* Complete the following
A. Quote each sentence of the passage on the thorn in the flesh that contains the word "trial."
B. Condense the paragraph beginning "What could we do" in the passage on the thorn in the flesh into a shorter version that keeps its main points.
C. In the passage on the thorn in the flesh, write out the text from the words "What could we" up to and including the words "endure the thorn.".

* Exercise passage
**********
What could we do, in the midst of the thick darkness of trial, but for the sustaining grace of Christ? Like the great Apostle, who tells his experience in our first motto-verse, we plead with God for the removal of some affliction—"the thorn in the flesh sent to buffet us" (12:7). The prayer is answered, the support is given; but not in the way we asked for, or expected. The lacerating spur is still left—the trial or bereavement, whatever it be, is permitted to continue. The God, however, who sent the trial—yes, who sent the trial—for observe the special word of the Apostle, "there was given me a thorn in the flesh" (v. 7)—He who appointed the trial and still retains it, bestows what HE deems preferable. He imparts compensating grace enabling us to endure the thorn.
**********
* Collected data
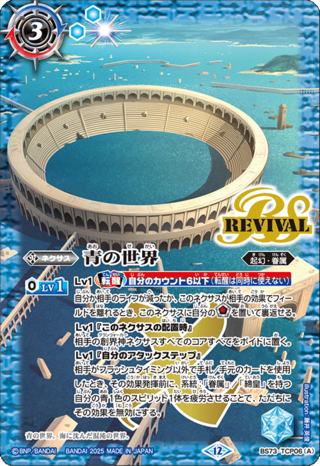 (2025/12) Blue World/Blue Foreign God [CP] {BS73-TCP06a/BS73-TCP06b} 1枚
**********
* Exercise results
A.
- "What could we do, in the midst of the thick darkness of trial, but for the sustaining grace of Christ?"
- "The lacerating spur is still left—the trial or bereavement, whatever it be, is permitted to continue."
- "The God, however, who sent the trial—yes, who sent the trial—for observe the special word of the Apostle, "there was given me a thorn in the flesh" (v. 7)—He who appointed the trial and still retains it, bestows what HE deems preferable."

B. Without Christ's sustaining grace we could not endure trial. Like the Apostle with his "thorn in the flesh," we ask God to remove an affliction. The prayer is answered, though not as we asked or expected: the trial continues. God, who sent the trial and keeps it in place, gives what He thinks better instead. He grants compensating grace that lets us endure the thorn.

C.
What could we do, in the midst of the thick darkness of trial, but for the sustaining grace of Christ? Like the great Apostle, who tells his experience in our first motto-verse, we plead with God for the removal of some affliction—"the thorn in the flesh sent to buffet us" (12:7). The prayer is answered, the support is given; but not in the way we asked for, or expected. The lacerating spur is still left—the trial or bereavement, whatever it be, is permitted to continue. The God, however, who sent the trial—yes, who sent the trial—for observe the special word of the Apostle, "there was given me a thorn in the flesh" (v. 7)—He who appointed the trial and still retains it, bestows what HE deems preferable. He imparts compensating grace enabling us to endure the thorn.